Retrouver la sérénité
Disclaimer : Harry Potter & Cie appartiennent (presque) tous à Mme Rowling...
Résumé : A la fin de la guerre, Harry ne parvient pas à trouver le repos. Il a de nombreuses visions dont il ne connaît pas l'origine, il se sent seul et rêve de pouvoir enfin vivre une vie tranquille. Mais les sorciers ne sont pas du même avis et sous la pression, le Survivant prend une décision.
Note de l'auteur : merci à klaude et shuriken pour leurs reviews ;-)
Bonne lecture !
Chapitre 1 : La bibliothèque noire
La pièce n'avait rien d'extraordinaire en soi... pour une bibliothèque. Evidemment, Harry fut subjugué par ces hautes étagères qui s'élevaient jusqu'au plafond, par le bois sombre et ancien dans lequel elles étaient faites, et par cette sensation d'être minuscule face à tout ce savoir accumulé... Aucune fenêtre n'ornait la salle, mais une dizaine de grands chandeliers à bougies magiques l'éclairaient. Deux tables ovales étaient installées au centre, entourées de fauteuils à haut dossier. Le tout laissait une impression de grandeur et de chaleur. Harry était loin d'imaginer cela en y entrant. Il s'attendait bien plus à quelque chose de poussiéreux, sale et glaçant.
En s'avançant dans la pièce, il repensait à son parrain, Sirius, mort deux ans plus tôt. Par sa faute. Malgré ce que lui avait dit son entourage, Harry ne parvenait pas à s'enlever de l'esprit qu'il avait, en quelque sorte, tué Sirius. Et cela lui faisait un poids de plus sur la conscience. Un nœud de plus dans l'estomac.
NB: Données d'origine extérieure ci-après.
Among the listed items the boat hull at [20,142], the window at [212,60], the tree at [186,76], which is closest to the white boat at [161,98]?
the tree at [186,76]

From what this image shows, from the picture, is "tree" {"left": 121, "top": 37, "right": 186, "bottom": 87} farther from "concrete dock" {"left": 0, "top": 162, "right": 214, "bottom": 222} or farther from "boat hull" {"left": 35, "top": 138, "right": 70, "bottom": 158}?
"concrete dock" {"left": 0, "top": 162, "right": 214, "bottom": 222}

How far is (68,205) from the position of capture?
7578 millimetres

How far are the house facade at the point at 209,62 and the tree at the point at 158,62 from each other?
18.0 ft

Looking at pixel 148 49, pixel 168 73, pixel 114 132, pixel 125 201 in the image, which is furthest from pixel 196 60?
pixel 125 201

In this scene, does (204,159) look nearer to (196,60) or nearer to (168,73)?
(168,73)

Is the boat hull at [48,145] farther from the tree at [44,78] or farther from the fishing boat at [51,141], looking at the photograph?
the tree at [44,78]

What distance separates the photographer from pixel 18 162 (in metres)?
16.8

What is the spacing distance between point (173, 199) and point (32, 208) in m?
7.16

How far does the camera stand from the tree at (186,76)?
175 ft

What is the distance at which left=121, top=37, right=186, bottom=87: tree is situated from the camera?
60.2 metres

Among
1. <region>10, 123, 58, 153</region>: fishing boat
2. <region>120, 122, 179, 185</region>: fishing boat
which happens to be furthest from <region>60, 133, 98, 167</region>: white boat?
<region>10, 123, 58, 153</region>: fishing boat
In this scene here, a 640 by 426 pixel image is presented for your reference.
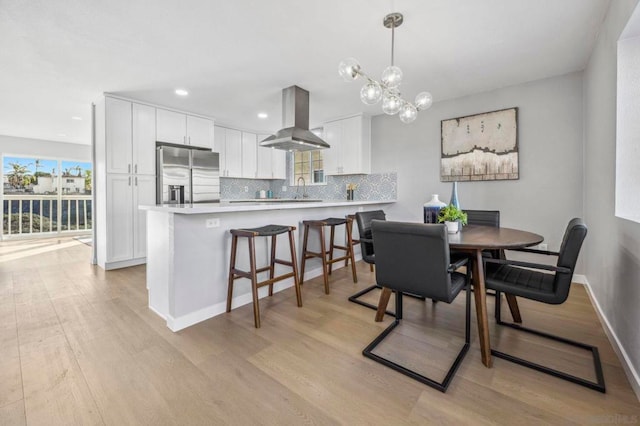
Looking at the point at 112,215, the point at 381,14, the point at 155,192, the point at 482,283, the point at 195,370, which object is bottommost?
the point at 195,370

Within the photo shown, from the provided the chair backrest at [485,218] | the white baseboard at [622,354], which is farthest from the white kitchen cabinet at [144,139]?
the white baseboard at [622,354]

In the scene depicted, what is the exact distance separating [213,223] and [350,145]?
315 cm

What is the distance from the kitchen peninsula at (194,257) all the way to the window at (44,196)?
253 inches

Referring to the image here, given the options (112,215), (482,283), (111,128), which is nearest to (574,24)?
(482,283)

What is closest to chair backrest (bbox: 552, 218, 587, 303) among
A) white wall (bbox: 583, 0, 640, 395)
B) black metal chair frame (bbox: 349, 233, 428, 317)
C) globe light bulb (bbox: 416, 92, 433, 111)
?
white wall (bbox: 583, 0, 640, 395)

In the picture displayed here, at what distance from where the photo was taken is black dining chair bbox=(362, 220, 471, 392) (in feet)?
5.11

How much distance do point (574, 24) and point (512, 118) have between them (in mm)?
1314

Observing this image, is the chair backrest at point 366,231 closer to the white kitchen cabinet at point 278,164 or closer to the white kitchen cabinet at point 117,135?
the white kitchen cabinet at point 117,135

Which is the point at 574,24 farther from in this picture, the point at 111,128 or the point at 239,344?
the point at 111,128

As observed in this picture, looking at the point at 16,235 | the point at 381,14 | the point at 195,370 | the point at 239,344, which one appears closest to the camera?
Result: the point at 195,370

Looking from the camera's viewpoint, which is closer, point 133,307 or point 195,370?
point 195,370

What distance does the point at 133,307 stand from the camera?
256cm

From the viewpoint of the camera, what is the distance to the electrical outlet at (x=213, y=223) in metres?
2.34

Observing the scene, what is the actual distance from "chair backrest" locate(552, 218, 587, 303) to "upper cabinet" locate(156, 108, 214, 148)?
4.88 m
Un nom de plus dans la litanie des morts.
Qu'est-ce qu'un nom, ou un visage ? Qu'est-ce, par rapport à la présence de la personne à ses côtés, même dans un monde en guerre ? S'il avait pu, Harry aurait tout donné pour que Sirius, Dumbledore, Ron, Ginny et les autres soient en vie, même si cela impliquait des années et des années de guerre... C'était un souhait égoïste et irréalisable, mais il étreignait le cœur du jeune Potter chaque jour.
Si seulement...
Si seulement on le laissait un peu tranquille, il pourrait sortir, revoir les lieux qu'il aimait, les personnes qui lui manquaient, faire son deuil correctement... Mais tous ces gens qui voulaient le féliciter, lui parler, le prendre en photo, ils étaient partout ! Depuis quatre mois, ça ne cessait pas.
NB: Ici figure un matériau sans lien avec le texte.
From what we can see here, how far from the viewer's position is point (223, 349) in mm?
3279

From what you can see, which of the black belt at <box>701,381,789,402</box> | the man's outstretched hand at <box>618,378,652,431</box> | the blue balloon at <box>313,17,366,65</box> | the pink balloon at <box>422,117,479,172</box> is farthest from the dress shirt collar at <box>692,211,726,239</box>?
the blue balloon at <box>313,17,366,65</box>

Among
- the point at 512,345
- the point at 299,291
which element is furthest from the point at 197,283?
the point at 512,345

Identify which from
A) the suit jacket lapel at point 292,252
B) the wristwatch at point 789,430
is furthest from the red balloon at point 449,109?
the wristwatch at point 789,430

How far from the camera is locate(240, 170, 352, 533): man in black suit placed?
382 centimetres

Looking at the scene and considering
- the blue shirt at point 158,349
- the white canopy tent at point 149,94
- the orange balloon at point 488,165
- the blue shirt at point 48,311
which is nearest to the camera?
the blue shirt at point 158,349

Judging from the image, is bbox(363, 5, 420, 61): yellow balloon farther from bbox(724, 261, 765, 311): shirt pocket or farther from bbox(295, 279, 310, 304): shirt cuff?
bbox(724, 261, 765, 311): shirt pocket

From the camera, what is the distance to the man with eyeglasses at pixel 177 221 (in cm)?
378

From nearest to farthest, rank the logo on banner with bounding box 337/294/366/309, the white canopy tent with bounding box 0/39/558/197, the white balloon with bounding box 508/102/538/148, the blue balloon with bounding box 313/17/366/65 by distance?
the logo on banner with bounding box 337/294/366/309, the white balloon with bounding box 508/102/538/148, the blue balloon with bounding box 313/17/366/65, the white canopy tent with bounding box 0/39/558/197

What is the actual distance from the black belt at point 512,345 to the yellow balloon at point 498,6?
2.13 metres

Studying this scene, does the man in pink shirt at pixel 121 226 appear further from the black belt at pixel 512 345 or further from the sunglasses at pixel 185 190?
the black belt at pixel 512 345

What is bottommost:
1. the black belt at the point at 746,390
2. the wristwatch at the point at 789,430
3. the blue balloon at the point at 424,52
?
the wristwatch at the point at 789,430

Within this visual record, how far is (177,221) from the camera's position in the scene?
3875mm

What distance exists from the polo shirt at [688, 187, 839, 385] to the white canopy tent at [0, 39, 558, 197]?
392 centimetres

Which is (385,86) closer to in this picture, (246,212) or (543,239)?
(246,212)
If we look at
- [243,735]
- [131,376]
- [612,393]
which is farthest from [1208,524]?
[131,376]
Harry s'assit sur l'un des fauteuil en soupirant. Du doigt, il suivit une dorure de la table. Qu'allait-il pouvoir faire pour tromper son ennui ? Il jeta un coup d'œil vide vers la bibliothèque. Il avait espérer trouver quelque chose d'intéressant, mais des livres... Une idée germa, alors que son esprit vagabondait... Et si... Et s'il tentait la même chose ? Depuis le temps qu'il en rêvait... Mais où chercher ?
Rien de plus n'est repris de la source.